• Text segment:
______________________________

By Leelou Blanc · Co-founder, Artists Only · July 4, 2026

Slave Labour Co.: The Toronto Collective Reshaping Music Video Aesthetics

By Leelou Blanc
Co-founder, Artists Only

There's a particular aesthetic emerging from Toronto that doesn't announce itself with the usual signifiers. No neon-drenched nostalgia. No faux-grit urban tableaux. Instead, Slave Labour Co., the creative collective co-founded by director Amos Le Blanc, has spent the better part of a decade quietly building a design language that privileges compositional rigor over trend-chasing, narrative architecture over empty spectacle.

The collective's work resists easy categorization, which is precisely the point. In an era where music video directing has fractured into algorithmic optimization and brand-safe mediocrity, Slave Labour Co. operates as a curatorial counterweight, a space where commercial imperatives and auteurist vision aren't mutually exclusive.

Le Blanc's trajectory offers a useful case study. The Kitchener-born director, a Sheridan College Media Arts graduate who now splits time between Toronto and Los Angeles, arrived at Cannes in 2015 with Thugli's "Run This" and left with the Young Director Award Gold, First Prize. The win wasn't a fluke. He returned with another Cannes Young Director Award for Young Empires' "The Gates," establishing a pattern that would define his career: formal precision meeting genre fluidity.

The Keys N Krates collaboration "Dum Dee Dum," which achieved RIAA Gold certification, demonstrated Le Blanc's capacity to work within commercial constraints without diluting visual ambition. The video's success wasn't accidental. It was architected, designed with the same attention to spatial composition and color theory that would later inform his commercial work for Mercedes, Tesla, and Apple.

What distinguishes Slave Labour Co. from other director-driven collectives, and what separates Le Blanc from his contemporaries, is a refusal to treat music videos as lesser work. Where others see the format as a stepping stone to features or commercials, Le Blanc approaches each project as an opportunity for formal experimentation. His MMVA Director of the Year recognition and MMVA Best Electronic Video win for Autoerotique's "Asphyxiation" weren't just industry validation. They were acknowledgment of a consistent creative philosophy.

The collective's curatorial approach extends beyond Le Blanc's individual output. As both director and creative director, he's built Slave Labour Co. into a space where multidisciplinary practice isn't just encouraged but expected. His background as a musician, producing for major pop, indie, hip-hop, and electronic artists under projects like Mi Amour and Mockingbird Wish Me Luck, informs how the collective approaches sound design and rhythmic editing. This isn't a director who treats music as backdrop. It's foundational to the visual architecture.

His commercial portfolio reads like a masterclass in translating luxury brand language into moving image. Work for Beats by Dre earned Webby Honors. Projects for Disney, American Express, and Budweiser demonstrate range without sacrificing visual coherence. There's a through-line connecting the Tesla work to the Mercedes campaigns, a design sensibility that recalls the automotive precision of Nicolas Winding Refn or the compositional cleanliness of Romain Gavras, one of Le Blanc's stated influences alongside Stanley Kubrick and Steven Spielberg.

______________________________

• Raw data:

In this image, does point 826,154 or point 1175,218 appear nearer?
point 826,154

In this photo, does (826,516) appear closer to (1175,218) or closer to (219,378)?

______________________________

Continue the article on Slave Labour Co. and Amos Le Blanc from the point where it stops. The data that appears here is not required for any of the work.

• Written response:
The Prism Prize and Berlin Music Video Awards selections further cement the collective's position within a particular stratum of music video production, one where craft consideration outweighs content strategy. Le Blanc's inclusion in The One Club's Young Guns 17 in 2019 recognized what many in the industry already understood: this wasn't emerging talent. This was established vision operating at scale.

His work with Rudimental featuring James Arthur on "Sun Comes Up," which reached number six on the UK Singles Chart, and his continued output through Slave Labour Co. suggest a director uninterested in the usual compromise between art and commerce. Both can coexist. Both require the same rigor.

The feature project "Neverenders," currently in development with Timothée Chalamet and Marion Cotillard attached, represents a logical progression rather than a departure. Le Blanc's bilingual fluency in English and French, his dual-continent base of operations, and his multifaceted role as director, creative director, executive producer, and writer position him for the kind of authorial feature work that traffics in genre while transcending it.

Slave Labour Co. remains a Toronto-rooted collective even as its principal collaborator operates globally. That geographic specificity matters. The city's creative infrastructure, its particular blend of American proximity and Commonwealth sensibility, produces a certain kind of imagemaker. Le Blanc and the collective he co-founded represent the best of that tradition: ambitious without pretension, commercially viable without creative capitulation, technically sophisticated without fetishizing technique.

The work speaks quietly, but it speaks clearly. In an industry that rewards volume, Slave Labour Co. bets on design language. So far, the wager is paying off.

Leelou Blanc is Co-founder of Artists Only, a boutique management company representing award-winning directors and creative talent across commercial, music video, and feature film production. Artists Only operates globally with a focus on auteur-driven work that bridges artistic ambition and commercial excellence. Learn more at artistsonly.io.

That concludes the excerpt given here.